Medicare Supplement Plans


When paired with a Part D drug plan, MediGap plans offer the ultimate convenience and flexibility in healthcare. You can keep your doctors and visit specialists without the need for referrals. Plus, you’re covered nationwide!

While there are many options of MediGap, Part D, and Medicare Advantage plans out there, it’s important to enlist the (free) help of a licensed professional to find the most economic plan for you, based on your needs.

“You also want to be a smart shopper when the time comes. The cheapest Medicare Advantage plan or the cheapest Part D plan might not be the best one for you.”

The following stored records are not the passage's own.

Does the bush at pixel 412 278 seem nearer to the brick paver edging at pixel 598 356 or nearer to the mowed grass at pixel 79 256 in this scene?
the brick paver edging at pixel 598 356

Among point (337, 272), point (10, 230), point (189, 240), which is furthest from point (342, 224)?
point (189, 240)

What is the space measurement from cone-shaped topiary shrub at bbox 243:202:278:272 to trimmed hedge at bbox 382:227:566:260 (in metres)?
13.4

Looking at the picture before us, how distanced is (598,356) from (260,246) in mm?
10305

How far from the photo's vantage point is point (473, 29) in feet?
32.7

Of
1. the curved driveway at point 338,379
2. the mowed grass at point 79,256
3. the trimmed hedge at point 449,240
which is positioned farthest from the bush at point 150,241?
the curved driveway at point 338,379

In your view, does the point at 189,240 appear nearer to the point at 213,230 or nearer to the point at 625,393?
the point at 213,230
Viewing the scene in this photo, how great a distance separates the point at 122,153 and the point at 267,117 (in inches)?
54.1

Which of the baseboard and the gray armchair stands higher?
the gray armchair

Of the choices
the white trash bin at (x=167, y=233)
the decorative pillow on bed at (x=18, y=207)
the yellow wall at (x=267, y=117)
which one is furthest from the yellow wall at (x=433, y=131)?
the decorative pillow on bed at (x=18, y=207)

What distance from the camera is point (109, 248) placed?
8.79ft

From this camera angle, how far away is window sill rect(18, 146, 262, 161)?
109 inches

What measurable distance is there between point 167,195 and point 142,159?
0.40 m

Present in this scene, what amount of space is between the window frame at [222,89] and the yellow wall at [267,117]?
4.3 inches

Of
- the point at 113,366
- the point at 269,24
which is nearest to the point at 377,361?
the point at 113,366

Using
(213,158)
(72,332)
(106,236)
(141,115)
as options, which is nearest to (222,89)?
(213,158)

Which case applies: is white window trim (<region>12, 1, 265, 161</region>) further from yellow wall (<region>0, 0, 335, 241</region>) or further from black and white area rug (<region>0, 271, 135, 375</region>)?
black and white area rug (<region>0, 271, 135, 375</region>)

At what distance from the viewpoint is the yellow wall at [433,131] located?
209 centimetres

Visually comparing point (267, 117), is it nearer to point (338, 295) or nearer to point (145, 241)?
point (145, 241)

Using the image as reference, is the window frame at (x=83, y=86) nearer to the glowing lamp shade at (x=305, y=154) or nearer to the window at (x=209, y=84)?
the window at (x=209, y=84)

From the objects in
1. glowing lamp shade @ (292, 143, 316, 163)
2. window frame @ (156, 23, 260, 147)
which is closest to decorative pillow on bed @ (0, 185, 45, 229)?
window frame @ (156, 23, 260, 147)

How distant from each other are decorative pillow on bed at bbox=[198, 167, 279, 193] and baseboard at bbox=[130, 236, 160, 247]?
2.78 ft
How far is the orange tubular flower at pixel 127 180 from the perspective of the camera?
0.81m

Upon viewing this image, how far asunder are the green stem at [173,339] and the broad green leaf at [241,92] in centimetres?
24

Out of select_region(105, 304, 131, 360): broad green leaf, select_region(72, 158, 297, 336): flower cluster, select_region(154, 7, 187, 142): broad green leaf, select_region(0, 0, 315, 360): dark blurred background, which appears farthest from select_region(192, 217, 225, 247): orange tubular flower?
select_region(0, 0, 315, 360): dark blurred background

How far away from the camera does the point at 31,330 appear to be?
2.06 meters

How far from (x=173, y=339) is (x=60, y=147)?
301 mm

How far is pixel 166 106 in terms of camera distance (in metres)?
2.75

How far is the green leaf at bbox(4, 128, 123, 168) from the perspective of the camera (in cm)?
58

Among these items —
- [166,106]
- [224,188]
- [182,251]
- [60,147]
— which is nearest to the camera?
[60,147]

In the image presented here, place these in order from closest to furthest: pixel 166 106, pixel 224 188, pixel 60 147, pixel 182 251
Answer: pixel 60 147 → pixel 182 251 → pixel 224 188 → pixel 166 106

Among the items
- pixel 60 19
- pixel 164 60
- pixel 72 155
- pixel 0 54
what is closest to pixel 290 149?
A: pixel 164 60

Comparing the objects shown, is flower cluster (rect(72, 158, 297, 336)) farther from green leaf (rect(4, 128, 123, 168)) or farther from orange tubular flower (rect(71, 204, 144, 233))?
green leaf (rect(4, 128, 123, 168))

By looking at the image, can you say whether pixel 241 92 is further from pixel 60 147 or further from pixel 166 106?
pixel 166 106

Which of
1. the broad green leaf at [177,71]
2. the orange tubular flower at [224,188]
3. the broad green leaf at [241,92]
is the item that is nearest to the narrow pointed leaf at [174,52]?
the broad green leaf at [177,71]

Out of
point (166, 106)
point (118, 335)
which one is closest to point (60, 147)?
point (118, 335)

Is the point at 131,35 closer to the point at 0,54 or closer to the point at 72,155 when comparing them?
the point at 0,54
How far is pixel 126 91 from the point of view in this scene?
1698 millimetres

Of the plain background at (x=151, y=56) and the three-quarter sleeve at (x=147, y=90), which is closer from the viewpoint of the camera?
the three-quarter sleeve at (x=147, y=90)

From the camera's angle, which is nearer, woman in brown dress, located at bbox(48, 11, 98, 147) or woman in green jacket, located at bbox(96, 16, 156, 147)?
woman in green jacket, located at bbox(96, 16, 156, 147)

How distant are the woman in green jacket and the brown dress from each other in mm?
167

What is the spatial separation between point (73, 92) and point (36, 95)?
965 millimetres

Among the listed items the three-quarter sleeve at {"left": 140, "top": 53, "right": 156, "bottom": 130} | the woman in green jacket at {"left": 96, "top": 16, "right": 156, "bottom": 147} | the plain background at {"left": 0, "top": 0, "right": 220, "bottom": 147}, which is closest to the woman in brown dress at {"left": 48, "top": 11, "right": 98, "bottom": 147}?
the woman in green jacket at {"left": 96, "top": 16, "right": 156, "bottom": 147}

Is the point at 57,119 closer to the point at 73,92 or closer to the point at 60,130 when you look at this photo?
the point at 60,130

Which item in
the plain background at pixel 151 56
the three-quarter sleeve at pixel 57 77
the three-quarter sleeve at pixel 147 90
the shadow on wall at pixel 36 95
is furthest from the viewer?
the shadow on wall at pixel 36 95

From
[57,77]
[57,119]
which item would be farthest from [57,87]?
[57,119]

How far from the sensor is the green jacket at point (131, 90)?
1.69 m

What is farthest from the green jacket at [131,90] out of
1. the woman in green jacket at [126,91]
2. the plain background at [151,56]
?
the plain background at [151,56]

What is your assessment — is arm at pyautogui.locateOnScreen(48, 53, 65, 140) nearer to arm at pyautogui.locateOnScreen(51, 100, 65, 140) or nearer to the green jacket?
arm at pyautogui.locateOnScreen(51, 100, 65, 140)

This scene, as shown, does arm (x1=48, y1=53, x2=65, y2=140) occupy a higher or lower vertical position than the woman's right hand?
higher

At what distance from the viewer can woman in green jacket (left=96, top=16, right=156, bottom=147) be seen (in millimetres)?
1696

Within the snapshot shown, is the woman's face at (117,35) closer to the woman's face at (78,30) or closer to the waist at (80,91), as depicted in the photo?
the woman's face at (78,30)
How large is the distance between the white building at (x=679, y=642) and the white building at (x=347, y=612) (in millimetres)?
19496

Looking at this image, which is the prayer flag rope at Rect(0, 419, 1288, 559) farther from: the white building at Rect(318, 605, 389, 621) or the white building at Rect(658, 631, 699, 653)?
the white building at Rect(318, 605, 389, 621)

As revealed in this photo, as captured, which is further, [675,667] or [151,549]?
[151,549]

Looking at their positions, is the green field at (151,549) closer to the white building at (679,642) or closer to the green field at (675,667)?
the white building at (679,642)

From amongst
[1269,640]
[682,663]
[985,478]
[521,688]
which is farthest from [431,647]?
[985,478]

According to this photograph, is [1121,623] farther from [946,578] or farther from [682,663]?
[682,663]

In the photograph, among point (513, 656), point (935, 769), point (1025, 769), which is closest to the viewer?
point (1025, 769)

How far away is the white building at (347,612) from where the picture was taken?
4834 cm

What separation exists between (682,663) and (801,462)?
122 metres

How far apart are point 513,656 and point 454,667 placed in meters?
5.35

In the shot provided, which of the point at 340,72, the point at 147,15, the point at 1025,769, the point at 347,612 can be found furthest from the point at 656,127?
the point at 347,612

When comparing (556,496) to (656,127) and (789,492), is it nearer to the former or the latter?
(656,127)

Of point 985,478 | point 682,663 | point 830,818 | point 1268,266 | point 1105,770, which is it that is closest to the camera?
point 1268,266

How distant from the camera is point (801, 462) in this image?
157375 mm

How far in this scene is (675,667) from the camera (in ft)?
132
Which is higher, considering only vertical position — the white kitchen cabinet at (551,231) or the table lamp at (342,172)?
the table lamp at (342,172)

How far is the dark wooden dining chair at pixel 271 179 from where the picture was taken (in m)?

Experience Transparent copy


Other Things to Consider

The report’s authors also suggest thinking about your own health care attitudes and trends. Are you the type who runs to the doctor every time you have the slightest sniffle? Or do you generally wait until you’re pretty darn sick before seeking medical help? Do you stay active, eat well, and overall try to live healthy? Or do you throw caution to the wind and lead a less-than-healthy lifestyle? Be honest with yourself!

Finally, realize that as much as we would all like to, we can’t predict the future and we can only plan for so much of the unknown. Not only can our health outlook change, so can health care costs and the political landscape of healthcare. If you have already saved money for retirement, the sad/good news is that you’re ahead of many other Baby Boomers.

Do your best to prepare for the future while still enjoying life. It’s a tough balance, but with the right discipline and the right MediGap plan, you may not need the $350,000 the ERBI recommends.

Take a deep breath. There is light at the end of the healthcare tunnel — and the right Medicare Supplement plan can help!